Work instructions
Could you print, word for word, the part of the data below that opens with the line containing "Robbie Doherty/Keees." and closes with the line containing "View of Residential", both ends included?

Data for processing
■ ■ ■ ■ ■ ■ ■

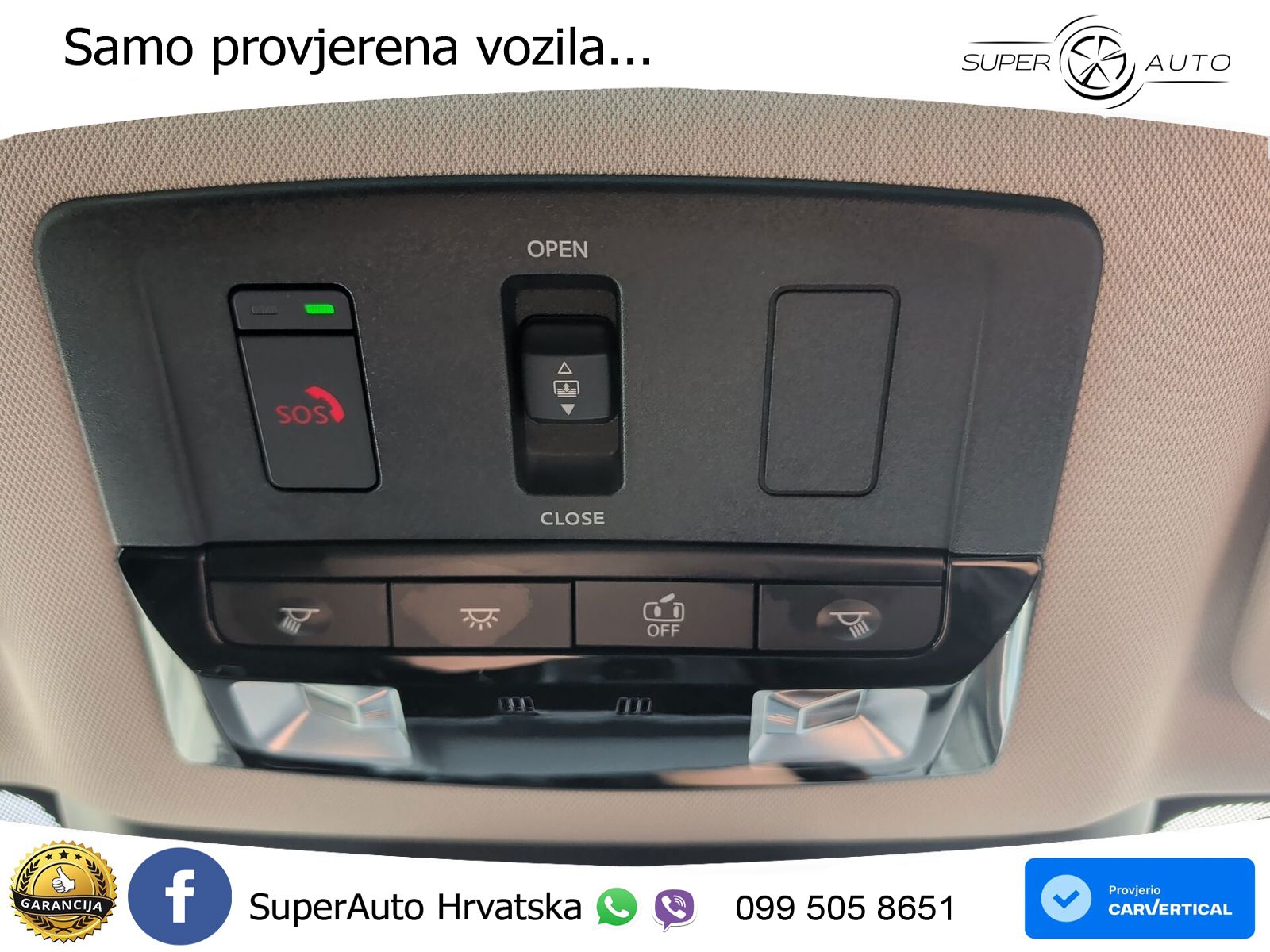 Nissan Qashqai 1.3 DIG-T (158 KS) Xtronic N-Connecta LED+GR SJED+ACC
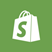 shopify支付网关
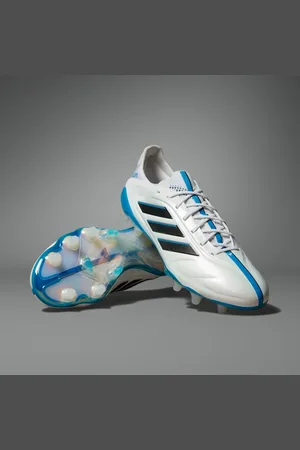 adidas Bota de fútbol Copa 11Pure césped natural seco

■ ■ ■ ■ ■ ■ ■

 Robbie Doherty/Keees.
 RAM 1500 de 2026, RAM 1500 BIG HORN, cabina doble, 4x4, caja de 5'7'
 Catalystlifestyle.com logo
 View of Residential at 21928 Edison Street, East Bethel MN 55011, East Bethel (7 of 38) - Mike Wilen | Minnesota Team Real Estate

■ ■ ■ ■ ■ ■ ■

Written response
 Robbie Doherty/Keees.
 RAM 1500 de 2026, RAM 1500 BIG HORN, cabina doble, 4x4, caja de 5'7'
 Catalystlifestyle.com logo
 View of Residential at 21928 Edison Street, East Bethel MN 55011, East Bethel (7 of 38) - Mike Wilen | Minnesota Team Real Estate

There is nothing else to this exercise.